Книга стояла на нижней полке, возле вольтеровского кресла, в котором всегда сидела бабушка. Саша взвесила на ладони объемистый том, ощупала шершавый переплет, открыла.

– Он самый, – сказала Рут, глянув ей через плечо.

Саша осмотрела книгу, поворачивая так и этак, но безуспешно.

– Надо смотреть в переплете. – Рут осторожно сделала надрез по краю форзаца, открыв узкий карман.

Саша извлекла несколько пронумерованных страниц, прочитала верхнюю строчку: «Дорогая Сашенька». Посмотрела на Рут.

– Я хочу прочитать это в одиночестве, ты ведь понимаешь?

– Слишком мало, это не сама рукопись, – сказала Рут. – Больше похоже на письмо.

– Но почему Вера спрятала письмо ко мне в книге, а не положила его на письменный стол?

Впервые за весь вечер Рут Мендельсон осторожно улыбнулась.

– Твоя бабушка писала детективы. Хотя, если подумать, ответ, пожалуй, вполне очевиден. В ту пору, а возможно, и до нынешних дней Веру больше всего мучило ощущение, что семья ей не доверяет. Ты бы не нашла это письмо, если бы я не рассказала тебе историю о конфискации.

– Пожалуй. – Саше хотелось только одного: пойти домой и спокойно прочитать письмо.

– История есть власть, и вы тут, в Редерхёугене, прекрасно это знаете. Контролируешь историю – контролируешь власть. Кое-кто достаточно долго диктовал официальную историю. Может быть, пора дать слово самой Вере?

Саша смотрела в окно, на горизонт. Далеко в море виднелся фонарь моторной лодки.

– Прочти Верино письмо, – тихо сказала Рут. – И расскажи ее историю. Она будет тобой гордиться.

– Не знаю, – сказала Саша, думая о словах отца. Что иные камни трогать нельзя. Что все построенное может рухнуть.

Внезапно голос Рут зазвучал властно. Она словно продолжила Сашин внутренний монолог:

– Я прожила долгую жизнь, Саша Фалк. Мир не рухнет оттого, что ты восстановишь справедливость, расскажешь о бабушке правду, которую столько лет скрывали.

* * *

Джонни Берг отметил выход на свободу прогулкой через центр, до длинного пирса возле набережной Акер-Брюгге.

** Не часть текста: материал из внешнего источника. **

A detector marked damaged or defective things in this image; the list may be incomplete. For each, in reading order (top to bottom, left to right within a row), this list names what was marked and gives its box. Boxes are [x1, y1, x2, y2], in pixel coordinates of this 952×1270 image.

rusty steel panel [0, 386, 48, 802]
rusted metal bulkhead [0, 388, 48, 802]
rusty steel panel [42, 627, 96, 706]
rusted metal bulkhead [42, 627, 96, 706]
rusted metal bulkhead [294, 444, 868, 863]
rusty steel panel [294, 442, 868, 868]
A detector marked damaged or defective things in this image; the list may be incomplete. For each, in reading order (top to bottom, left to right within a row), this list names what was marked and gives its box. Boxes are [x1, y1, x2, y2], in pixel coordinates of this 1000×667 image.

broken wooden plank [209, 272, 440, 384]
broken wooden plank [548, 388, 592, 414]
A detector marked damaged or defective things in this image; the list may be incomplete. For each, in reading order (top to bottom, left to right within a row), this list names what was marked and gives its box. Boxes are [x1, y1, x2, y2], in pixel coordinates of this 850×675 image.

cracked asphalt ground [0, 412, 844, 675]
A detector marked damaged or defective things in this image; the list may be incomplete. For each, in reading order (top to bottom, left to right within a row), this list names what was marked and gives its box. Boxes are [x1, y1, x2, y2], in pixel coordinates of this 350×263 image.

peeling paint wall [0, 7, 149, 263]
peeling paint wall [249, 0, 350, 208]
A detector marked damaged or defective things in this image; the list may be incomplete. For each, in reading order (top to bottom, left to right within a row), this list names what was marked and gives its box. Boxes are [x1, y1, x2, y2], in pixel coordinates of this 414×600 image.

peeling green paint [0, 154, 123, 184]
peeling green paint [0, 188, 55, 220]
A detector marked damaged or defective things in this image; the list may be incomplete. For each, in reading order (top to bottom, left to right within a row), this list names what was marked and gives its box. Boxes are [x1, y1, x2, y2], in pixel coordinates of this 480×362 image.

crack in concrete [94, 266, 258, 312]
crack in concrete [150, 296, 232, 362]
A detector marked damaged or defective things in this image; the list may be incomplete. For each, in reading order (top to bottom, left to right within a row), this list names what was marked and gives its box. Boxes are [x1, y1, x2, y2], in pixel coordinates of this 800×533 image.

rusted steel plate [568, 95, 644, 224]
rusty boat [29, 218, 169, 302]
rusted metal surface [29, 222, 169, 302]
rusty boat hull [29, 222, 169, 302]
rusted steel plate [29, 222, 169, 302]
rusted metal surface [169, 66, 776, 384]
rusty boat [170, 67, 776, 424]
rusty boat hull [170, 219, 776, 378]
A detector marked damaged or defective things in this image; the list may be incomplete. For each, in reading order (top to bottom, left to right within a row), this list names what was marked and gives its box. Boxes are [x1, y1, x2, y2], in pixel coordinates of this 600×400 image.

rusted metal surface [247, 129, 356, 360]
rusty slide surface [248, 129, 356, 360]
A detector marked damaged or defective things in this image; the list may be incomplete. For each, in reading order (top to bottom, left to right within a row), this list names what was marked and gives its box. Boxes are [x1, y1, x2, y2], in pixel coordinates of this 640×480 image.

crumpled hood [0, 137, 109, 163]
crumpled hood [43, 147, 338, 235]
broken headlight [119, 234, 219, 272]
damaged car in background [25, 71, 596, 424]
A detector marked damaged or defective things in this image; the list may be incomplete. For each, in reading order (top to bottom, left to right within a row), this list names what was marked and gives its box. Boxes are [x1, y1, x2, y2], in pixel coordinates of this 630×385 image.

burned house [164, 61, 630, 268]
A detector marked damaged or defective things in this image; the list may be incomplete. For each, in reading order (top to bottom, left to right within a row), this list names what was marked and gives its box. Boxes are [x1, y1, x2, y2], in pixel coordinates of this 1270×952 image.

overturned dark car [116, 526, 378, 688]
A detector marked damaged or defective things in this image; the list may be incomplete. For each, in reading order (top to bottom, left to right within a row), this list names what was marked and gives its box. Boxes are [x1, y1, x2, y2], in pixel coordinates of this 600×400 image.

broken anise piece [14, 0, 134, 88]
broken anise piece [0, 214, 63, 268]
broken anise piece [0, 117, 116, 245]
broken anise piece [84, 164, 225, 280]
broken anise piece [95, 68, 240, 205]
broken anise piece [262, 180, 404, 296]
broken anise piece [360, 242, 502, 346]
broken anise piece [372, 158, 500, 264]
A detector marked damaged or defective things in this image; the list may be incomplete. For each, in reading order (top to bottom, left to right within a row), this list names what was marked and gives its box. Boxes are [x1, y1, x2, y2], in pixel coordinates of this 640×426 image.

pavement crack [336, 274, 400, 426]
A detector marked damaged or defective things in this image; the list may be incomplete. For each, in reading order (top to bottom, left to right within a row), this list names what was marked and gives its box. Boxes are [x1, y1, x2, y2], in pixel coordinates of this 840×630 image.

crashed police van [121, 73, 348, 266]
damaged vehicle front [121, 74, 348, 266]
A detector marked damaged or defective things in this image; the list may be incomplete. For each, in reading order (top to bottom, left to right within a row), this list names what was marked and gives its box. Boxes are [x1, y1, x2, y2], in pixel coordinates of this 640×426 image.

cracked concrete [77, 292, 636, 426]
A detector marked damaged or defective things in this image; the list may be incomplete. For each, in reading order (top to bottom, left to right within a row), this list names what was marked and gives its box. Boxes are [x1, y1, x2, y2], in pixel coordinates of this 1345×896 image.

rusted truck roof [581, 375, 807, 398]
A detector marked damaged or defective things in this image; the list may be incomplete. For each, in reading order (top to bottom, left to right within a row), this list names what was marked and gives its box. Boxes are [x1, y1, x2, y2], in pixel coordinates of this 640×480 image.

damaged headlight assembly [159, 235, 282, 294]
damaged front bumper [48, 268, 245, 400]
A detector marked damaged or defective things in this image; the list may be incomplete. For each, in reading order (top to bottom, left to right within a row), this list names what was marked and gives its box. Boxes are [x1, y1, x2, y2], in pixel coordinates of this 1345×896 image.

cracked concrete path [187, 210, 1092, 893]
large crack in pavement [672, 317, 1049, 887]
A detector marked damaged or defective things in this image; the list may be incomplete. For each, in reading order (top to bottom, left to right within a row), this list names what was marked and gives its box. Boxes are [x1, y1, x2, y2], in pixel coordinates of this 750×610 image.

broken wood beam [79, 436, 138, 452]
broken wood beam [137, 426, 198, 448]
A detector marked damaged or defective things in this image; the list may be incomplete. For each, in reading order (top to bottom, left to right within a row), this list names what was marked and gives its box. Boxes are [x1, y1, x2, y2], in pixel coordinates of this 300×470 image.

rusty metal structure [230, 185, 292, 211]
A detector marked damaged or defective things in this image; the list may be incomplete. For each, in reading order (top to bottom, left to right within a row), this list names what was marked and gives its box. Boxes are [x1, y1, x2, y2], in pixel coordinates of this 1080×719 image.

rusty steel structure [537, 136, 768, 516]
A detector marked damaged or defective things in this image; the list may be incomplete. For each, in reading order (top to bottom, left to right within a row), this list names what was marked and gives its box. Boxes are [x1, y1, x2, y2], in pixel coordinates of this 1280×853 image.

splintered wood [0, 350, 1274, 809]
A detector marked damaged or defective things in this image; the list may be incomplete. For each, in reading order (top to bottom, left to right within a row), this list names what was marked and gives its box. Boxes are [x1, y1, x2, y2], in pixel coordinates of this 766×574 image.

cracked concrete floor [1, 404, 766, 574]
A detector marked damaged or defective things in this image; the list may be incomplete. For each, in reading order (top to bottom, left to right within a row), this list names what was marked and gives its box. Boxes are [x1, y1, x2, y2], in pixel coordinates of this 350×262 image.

Ханс Фалк, как и сказал, ждал его на белом катере у дальнего конца пирса. Он был в белой рубашке с галстуком под коротким, до колен, темным шерстяным пальто, слишком уж нарядный, не вполне к месту, все равно что парень в скользких выходных ботинках на улице в новогодний вечер. Джонни шагнул на борт покачивающейся лодки, пожал Хансу руку.

– Заседание суда прошло как по нотам, насколько я понимаю?

Джонни кивнул:

– К счастью, прессы не было.

Он не видел Ханса с того дня в тюрьме. Хотя полевая медицинская форма шла врачу больше, чем темный костюм, энергия была та же.

– Хорошо дома, а?

– Всегда хуже, чем мечталось.

– Верно, это не редкость, – согласился Ханс. – То, чего больше всего боишься, никогда не бывает настолько скверно, как думалось, а чего больше всего хотелось – настолько хорошо, как ты надеялся. Такова жизнь. Замечательно, что мы встретились. Я прямо с похорон в Редерхёугене, попросил тамошнего смотрителя спустить мне катер на воду. Прокатимся?

Джонни стал рядом с Хансом Фалком. Врач провел катер между шхер, вывел во фьорд и свернул влево, оставив по правую руку замок Оскарсхолл и музей «Фрама», силуэтами проступавшие в сумерках.

Немного погодя он сбросил скорость.

– Видишь вон там? – показал Ханс.

[29] Ект – старинное одномачтовое судно; в основном использовалось для перевозок между Северной Норвегией и Бергеном.